Чтение онлайн

ЖАНРЫ

Запретная тетрадь
Шрифт:

Я пошла к телефону, набрала номер конторы, сказала, что меня задержали срочные семейные дела. Потом пошла к себе в комнату, закрыла дверь, бросилась на кровать. Я думала, что, как бы там ни было, могу справиться: вопрос касался не только меня, но, прежде всего, родителей девушки. «Это они должны прийти поговорить со мной: после того, что случилось, это они должны прийти с предложением. Нужно, чтобы Марина поговорила с отцом. Он должен будет явиться сюда, мы не должны брать на себя всю ответственность в одиночку». Но, думая обо всем этом, я видела Микеле, сидящего у Кантони в приемной, среди других людей в очереди: на коленях у него лежала коричневая шляпа. Потом видела, как он говорит с Кантони, который молод, уверен в себе: Микеле сидел напротив него, умолял его. Я устало уснула, думая: «Здесь, в моем доме, видеть ее не желаю ни в коем случае». Я провалилась в тяжелый сон, в какие-то спутанные картины. Я лежала в мягкой постели, комната выходила на Большой канал; я не видела Гвидо, но знала, что он со мной, что скоро придет, я ожидала услышать звук его шагов в коридоре; вместо этого я слышала, как в мою сторону решительно, почти с вызовом, идет Марина. Я подскочила, проснувшись, и увидела заходящую Миреллу: «Ты спишь, мам?» – спросила она. Уже наступил вечер.

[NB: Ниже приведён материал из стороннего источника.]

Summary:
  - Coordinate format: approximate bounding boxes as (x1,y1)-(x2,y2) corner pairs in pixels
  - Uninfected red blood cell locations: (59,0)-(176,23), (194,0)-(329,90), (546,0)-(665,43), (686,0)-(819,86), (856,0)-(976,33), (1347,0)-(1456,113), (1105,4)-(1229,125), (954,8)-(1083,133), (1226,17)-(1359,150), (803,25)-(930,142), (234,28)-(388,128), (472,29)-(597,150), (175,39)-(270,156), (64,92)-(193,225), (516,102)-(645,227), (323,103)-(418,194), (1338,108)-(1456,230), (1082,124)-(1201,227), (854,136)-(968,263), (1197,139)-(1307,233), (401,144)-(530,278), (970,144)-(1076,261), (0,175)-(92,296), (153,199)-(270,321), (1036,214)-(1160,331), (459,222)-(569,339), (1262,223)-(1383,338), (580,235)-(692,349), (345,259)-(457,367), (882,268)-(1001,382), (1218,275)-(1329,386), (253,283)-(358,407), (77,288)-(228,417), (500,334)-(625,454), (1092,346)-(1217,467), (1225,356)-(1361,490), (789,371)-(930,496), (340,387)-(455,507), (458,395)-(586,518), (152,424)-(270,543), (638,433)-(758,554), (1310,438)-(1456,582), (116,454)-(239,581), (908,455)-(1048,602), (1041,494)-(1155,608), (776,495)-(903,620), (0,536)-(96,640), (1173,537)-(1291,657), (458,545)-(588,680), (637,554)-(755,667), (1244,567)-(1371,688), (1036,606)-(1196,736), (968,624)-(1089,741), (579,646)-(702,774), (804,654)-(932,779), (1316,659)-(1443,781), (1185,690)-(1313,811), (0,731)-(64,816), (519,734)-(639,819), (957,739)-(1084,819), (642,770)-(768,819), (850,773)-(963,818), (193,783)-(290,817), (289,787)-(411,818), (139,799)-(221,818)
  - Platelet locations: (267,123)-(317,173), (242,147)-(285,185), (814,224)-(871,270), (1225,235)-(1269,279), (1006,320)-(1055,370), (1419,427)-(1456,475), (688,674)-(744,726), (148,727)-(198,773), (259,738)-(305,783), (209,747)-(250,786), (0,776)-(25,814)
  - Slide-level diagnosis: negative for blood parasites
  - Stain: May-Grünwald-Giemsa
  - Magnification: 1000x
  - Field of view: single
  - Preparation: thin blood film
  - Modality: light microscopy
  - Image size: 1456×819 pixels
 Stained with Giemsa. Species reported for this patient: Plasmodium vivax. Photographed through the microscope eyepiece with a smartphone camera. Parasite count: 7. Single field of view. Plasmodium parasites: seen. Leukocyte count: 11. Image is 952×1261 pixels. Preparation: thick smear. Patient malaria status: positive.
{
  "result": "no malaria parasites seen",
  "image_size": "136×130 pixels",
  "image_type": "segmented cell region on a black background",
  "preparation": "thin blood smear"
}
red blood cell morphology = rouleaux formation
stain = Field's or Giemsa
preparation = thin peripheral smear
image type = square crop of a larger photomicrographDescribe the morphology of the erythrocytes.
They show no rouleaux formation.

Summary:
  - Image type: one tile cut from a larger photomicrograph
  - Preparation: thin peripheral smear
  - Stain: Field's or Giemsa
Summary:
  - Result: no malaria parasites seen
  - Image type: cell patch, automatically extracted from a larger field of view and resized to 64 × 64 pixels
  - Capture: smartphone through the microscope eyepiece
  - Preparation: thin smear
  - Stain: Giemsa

Я поднялась, села на кровати, да так и замерла, отупело глядя на нее. Затем внезапно мне припомнилось все, что случилось чуть раньше. «Марина беременна», – сказала я. Она подскочила и поднесла ладони к лицу, ошеломленная: «Откуда ты знаешь?» «Мне Риккардо сказал. Он говорит, что они хотят немедленно пожениться, через пятнадцать дней, что хотят въехать сюда жить, в этот дом. Как нам быть, Мирелла? Я устала, я так больше не могу». Она подошла ко мне, я уткнулась в нее головой: ее шелковое платье ласкало мое лицо прохладой. «Вы, дети, всегда безжалостны», – проговорила я.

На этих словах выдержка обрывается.